(EXTRACTED TEXT)

Scientists in the Department of Chemistry and Biochemistry at UCLA have identified a way to selectively order and assemble solid microcomponents dispersed in liquids into larger composite devices using attractive interactions that are geometry-dependent. This technique enables the systematic parallel fabrication of complex microstructures from designed microscale and nanoscale parts by directing self-assembly of those parts.
In the race for achieving miniaturization of useful machines and devices to the microscale and nanoscale, it would be useful to have a means of connecting components to build devices. One-off production of assemblies of components might be made using laser tweezers or microfluidics, yet it would be highly desirable to assemble millions or billions of copies of the same multicomponent device in solution in parallel at the same time. Heretofore, such massively parallel off-chip assembly processes have been only poorly controlled because the interactions have not been strongly dependent on the nature of the geometry and shape of the components.

(End EXTRACTED TEXT)
(DATASET)

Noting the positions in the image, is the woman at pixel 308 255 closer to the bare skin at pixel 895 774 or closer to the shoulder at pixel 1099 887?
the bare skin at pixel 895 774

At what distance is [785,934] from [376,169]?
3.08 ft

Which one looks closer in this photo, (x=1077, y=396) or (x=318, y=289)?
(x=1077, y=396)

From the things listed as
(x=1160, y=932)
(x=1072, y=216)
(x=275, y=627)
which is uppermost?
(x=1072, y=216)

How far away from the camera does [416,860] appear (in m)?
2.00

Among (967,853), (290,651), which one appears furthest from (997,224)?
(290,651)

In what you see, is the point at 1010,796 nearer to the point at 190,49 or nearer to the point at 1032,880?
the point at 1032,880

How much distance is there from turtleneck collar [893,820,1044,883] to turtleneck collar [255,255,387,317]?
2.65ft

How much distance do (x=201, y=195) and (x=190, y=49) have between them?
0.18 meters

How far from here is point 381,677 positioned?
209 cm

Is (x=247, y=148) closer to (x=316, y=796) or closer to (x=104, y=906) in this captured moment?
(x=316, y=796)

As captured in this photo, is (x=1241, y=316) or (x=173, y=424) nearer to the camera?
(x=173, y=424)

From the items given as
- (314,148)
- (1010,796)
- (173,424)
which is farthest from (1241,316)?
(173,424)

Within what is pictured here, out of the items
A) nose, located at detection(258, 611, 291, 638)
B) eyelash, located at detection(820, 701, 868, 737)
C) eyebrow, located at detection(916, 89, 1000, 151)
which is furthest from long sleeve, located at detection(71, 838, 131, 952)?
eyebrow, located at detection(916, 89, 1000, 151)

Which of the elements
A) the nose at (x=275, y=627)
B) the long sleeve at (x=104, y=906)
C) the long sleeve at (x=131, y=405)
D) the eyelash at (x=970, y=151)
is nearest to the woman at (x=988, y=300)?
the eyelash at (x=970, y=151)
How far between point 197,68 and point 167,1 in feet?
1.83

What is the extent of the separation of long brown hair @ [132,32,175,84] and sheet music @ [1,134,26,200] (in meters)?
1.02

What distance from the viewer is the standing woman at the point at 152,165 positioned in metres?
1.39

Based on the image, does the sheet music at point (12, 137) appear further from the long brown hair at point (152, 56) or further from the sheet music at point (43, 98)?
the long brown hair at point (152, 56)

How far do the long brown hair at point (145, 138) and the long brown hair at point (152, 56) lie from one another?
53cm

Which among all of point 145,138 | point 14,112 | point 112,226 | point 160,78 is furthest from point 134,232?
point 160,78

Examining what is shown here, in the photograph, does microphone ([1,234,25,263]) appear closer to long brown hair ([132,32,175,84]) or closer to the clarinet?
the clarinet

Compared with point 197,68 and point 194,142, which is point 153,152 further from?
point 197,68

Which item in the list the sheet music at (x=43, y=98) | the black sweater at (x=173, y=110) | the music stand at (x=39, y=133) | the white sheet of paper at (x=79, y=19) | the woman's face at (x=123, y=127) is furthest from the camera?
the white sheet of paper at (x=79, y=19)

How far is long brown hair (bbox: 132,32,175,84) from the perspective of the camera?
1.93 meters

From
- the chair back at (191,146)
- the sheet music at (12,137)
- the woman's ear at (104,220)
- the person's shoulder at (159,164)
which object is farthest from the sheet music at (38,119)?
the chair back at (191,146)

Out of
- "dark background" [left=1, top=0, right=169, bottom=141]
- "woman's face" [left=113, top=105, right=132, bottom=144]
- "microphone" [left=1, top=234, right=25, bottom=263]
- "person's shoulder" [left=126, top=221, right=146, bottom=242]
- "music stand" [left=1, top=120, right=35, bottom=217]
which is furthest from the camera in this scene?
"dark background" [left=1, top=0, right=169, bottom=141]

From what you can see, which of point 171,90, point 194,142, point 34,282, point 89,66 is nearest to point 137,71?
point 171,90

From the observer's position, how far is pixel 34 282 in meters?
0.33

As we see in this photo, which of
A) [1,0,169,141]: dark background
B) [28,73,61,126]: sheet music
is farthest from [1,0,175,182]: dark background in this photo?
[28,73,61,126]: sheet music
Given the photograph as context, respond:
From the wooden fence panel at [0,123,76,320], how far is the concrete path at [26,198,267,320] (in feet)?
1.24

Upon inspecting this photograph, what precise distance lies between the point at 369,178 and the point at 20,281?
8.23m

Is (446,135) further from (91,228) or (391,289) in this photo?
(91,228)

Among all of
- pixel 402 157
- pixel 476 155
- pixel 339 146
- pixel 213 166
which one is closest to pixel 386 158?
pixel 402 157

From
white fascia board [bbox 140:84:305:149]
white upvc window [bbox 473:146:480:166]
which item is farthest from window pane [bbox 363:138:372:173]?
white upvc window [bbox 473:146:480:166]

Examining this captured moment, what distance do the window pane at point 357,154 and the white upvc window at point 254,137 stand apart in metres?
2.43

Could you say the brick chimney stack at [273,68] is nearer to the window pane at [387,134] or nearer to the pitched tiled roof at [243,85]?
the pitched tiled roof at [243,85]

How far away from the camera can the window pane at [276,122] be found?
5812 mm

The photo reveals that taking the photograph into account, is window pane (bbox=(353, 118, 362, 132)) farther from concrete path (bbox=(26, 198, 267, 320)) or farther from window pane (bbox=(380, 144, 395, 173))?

(End DATASET)

## WHAT YOU WILL DO
[a] Retype word for word the part of the passage on geometry-dependent self-assembly that opens with the words containing "In the race" and closes with "of the components.".
[b] Continue the passage on geometry-dependent self-assembly from the point where it stops.

## RESPONSES PER TASK
[a]
In the race for achieving miniaturization of useful machines and devices to the microscale and nanoscale, it would be useful to have a means of connecting components to build devices. One-off production of assemblies of components might be made using laser tweezers or microfluidics, yet it would be highly desirable to assemble millions or billions of copies of the same multicomponent device in solution in parallel at the same time. Heretofore, such massively parallel off-chip assembly processes have been only poorly controlled because the interactions have not been strongly dependent on the nature of the geometry and shape of the components.

[b]
Researchers at UCLA have developed a method to construct complex microstructures via mass fabrication techniques employing depletion attractions that depend on the shapes of particulate components. From a solution containing a mixture of particles with similar or different shapes, this method induces aggregation of targeted particles into larger structures. The method can induce aggregation of particles with similar shapes into ordered structures as well as binding particles of different shapes into pre-determined configurations. This facilitates the fabrication of multiparticle structures for applications in drug delivery and microscale assembly.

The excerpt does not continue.